What else you gonna do, lay down and die? Life is a short amount of time anyways. Just make best with what you got. YOLO

[–] rufus@discuss.tchncs.de 1 points 1 year ago* (last edited 1 year ago)

This is a very pessimistic perspective.

Also poverty and hunger are lower than ever before (considering previous eras, and it's not yet good). More and more people are getting education. Fairness towards women and minorities used to get better.

We're having scientific advancements every day and can easily communicate with people around the globe, and it's even cheap and available to many people. Some people think we'll soon invent general artificial intelligence and maybe robots will do the unattractive labor for us. Some people (i'm not sure if i trust people like Elon Musk(?)) even say science is soon going to solve things like overpopulation and climate change. They want star trek to become true. Also medicine is getting better each day, we can cure more and more things and people need to suffer less and less. Maybe there is a cure for cancer coming up in the next decade.

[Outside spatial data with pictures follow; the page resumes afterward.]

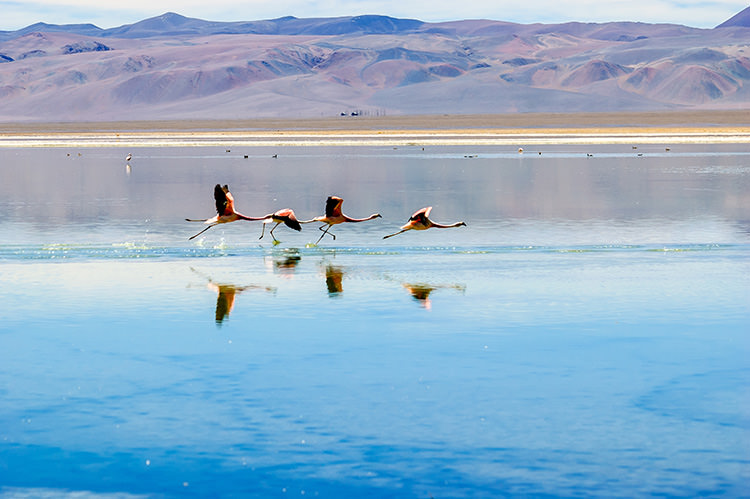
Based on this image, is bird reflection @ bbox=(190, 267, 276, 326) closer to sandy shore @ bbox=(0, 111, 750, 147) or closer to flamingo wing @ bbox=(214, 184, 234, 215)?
flamingo wing @ bbox=(214, 184, 234, 215)

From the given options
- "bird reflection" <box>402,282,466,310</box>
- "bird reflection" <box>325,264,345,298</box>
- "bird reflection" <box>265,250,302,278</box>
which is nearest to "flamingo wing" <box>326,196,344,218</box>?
"bird reflection" <box>265,250,302,278</box>

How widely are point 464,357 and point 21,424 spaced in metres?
4.26

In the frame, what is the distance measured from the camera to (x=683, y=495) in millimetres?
7473

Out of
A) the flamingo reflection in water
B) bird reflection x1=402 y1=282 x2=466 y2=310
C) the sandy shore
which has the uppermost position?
bird reflection x1=402 y1=282 x2=466 y2=310

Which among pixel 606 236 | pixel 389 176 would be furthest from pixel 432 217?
pixel 389 176

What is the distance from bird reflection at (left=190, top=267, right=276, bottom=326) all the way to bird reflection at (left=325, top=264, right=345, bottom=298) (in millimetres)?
822

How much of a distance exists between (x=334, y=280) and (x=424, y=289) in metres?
1.55

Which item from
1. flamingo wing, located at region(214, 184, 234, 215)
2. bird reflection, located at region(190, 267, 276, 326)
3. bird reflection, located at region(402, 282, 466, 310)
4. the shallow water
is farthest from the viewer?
flamingo wing, located at region(214, 184, 234, 215)

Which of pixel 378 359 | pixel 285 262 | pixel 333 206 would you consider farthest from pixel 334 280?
pixel 378 359

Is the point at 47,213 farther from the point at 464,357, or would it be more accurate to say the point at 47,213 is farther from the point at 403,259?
the point at 464,357

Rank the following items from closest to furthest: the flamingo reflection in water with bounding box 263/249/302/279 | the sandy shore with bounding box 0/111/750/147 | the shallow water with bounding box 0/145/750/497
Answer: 1. the shallow water with bounding box 0/145/750/497
2. the flamingo reflection in water with bounding box 263/249/302/279
3. the sandy shore with bounding box 0/111/750/147

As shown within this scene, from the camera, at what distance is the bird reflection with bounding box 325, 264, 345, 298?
15.2 metres

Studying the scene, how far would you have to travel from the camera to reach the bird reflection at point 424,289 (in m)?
14.3

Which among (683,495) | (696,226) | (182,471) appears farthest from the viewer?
(696,226)
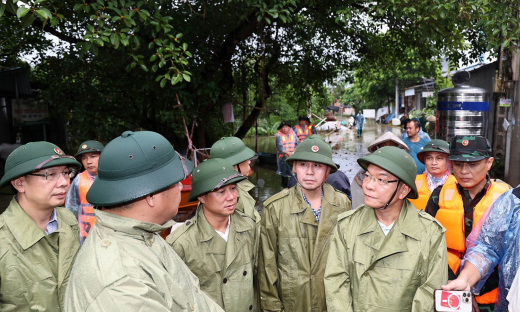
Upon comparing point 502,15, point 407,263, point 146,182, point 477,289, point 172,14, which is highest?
point 172,14

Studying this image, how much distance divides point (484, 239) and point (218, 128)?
35.2 feet

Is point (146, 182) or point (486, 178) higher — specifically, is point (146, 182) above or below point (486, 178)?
above

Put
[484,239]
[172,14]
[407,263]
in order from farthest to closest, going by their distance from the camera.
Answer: [172,14]
[484,239]
[407,263]

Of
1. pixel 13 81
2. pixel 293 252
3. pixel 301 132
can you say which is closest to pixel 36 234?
pixel 293 252

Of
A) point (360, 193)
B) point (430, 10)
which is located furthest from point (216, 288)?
point (430, 10)

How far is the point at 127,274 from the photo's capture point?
1.29m

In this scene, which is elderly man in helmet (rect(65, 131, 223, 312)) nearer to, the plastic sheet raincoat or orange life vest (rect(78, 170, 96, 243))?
the plastic sheet raincoat

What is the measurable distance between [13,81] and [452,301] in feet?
38.5

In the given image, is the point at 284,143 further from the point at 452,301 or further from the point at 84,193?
the point at 452,301

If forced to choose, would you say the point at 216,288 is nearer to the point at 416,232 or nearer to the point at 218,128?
the point at 416,232

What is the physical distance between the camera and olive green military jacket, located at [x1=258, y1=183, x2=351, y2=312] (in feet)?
9.43

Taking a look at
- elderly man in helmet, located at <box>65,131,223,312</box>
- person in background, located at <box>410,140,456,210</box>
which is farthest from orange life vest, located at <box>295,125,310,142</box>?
elderly man in helmet, located at <box>65,131,223,312</box>

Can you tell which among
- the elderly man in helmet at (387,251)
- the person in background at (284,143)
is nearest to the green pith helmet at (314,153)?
the elderly man in helmet at (387,251)

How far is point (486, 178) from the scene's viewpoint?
292cm
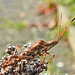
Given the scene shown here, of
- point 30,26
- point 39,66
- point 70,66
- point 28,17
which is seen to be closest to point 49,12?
point 28,17

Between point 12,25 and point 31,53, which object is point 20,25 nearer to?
point 12,25

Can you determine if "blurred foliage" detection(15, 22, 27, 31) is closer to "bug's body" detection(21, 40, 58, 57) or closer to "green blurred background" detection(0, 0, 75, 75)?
"green blurred background" detection(0, 0, 75, 75)

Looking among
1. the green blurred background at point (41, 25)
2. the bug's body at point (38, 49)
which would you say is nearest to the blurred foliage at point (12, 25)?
the green blurred background at point (41, 25)

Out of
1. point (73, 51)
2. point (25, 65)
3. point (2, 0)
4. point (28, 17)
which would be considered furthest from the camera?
point (2, 0)

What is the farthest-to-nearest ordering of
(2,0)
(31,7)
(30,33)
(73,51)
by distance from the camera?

Is it really on the decline? Are we having less or more wars than we used to have? Can we afford more or less stuff than our parents or grandparents did? I'm not sure... Things are a bit complicated and sometimes something gets worse while other things get better. Sometimes it's for short or longer periods. I get what you mean and it's a problem. And too many people around the world are suffering things we could have fixed by now. But this is only half of the story.

[–] CanadaPlus@lemmy.sdf.org 1 points 1 year ago* (last edited 1 year ago)

I wonder about this sometimes. Things aren't great and will get worse before they get better at the very least.

I figure that even if the world is ending and there's nothing I can do about it, I can still do small kindnesses whenever possible. The question is how small to go for maximum effect. If you could be a little more ambitious and definitely succeed it follows that you're not doing enough, so the optimal amount of ambition must have some risk of failure.

[–] bigwag1@lemmy.ml 0 points 1 year ago

Check out some videos on Eternalized channel on youtube

[–] mrpants@sh.itjust.works -1 points 1 year ago

Yes and shutup we're fixing shit.

[–] neko@fishfry.cheese.beer -1 points 1 year ago

There's nothing we can do as individuals unless you own a multinational corporation, and we're all going to die in a few decades, so just have fun now

[–] darkwing_duck@sh.itjust.works -4 points 1 year ago

That's literally what they want. You depressed and suicidal. The task is reducing population by like 7.5 billion.